US Special Envoy David Satterfield travels to Ethiopia

The Special Envoy for the Horn of Africa David Satterfield travels to Addis Ababa, Ethiopia, February 13-14, the U.S. State Department said.

“Special Envoy Satterfield will meet with Ethiopian government, African Union, and United Nations officials, as well as representatives of humanitarian organizations,” according to the statement issued by the Office of the Spokesperson.



David Satterfield appointed the U.S. Special Envoy for the Horn of Africa on January 10, 2022 replacing Jeffrey Feltma. Prior to his appointment, David Satterfield was U.S. Ambassador to Turkey. He also served from June until July 2019 as Senior Advisor to the Secretary of State, Acting Assistant Secretary for Near Eastern Affairs from September 2017 to June 2019, and from July 2009 until August 2017 as the Director General of the Multinational Force and Observers (MFO) in the Sinai Peninsula.

Over the past few years, the Horn of Africa as been a center of gravity for global powers and emerging major economies including the United States, the European Union, China, Japan, Russia, France, and Turkey, Saudi Arabia, the United Arab Emirates.

As a result, most of these global powers and emerging global powers have been establishing military bases in the Horn of Africa along the Red Sea and the Bab-el-Mandeb strait. The Bab-el-Mandeb acts as a strategic link between the Indian Ocean and the Mediterranean Sea via the Red Sea and the Suez Canal.



Even though the people of the Horn of Africa are mostly living in the extrema poverty, the region is also known for having huge natural resources including untapped oil and gas, and many other precious minerals, among others.

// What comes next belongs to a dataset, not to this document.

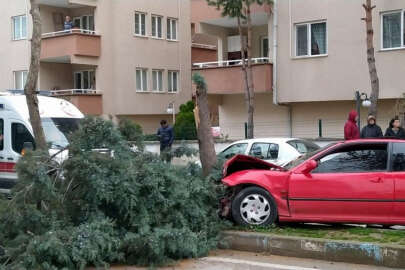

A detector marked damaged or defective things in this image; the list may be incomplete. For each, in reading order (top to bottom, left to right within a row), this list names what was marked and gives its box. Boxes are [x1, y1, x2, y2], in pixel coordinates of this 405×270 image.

crushed car hood [223, 154, 286, 177]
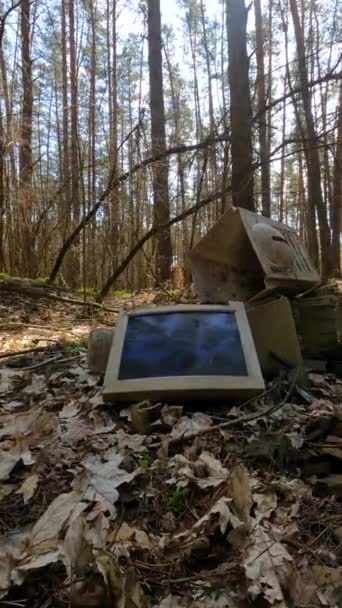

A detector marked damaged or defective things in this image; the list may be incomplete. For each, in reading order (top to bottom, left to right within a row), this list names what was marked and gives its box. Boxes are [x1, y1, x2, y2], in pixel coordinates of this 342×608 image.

The ongoing political unrests and transitions in Ethiopia, Somalia, Sudan, and Eritrea, among others have also been grabbing the attentions of the global powers, which are currently assigning their own special envoys to the Horn of Africa to advance their own national interest in the region often mentioned for conflict and war, food insecurity, drought, organized crimes such as piracy and terrorism, among others.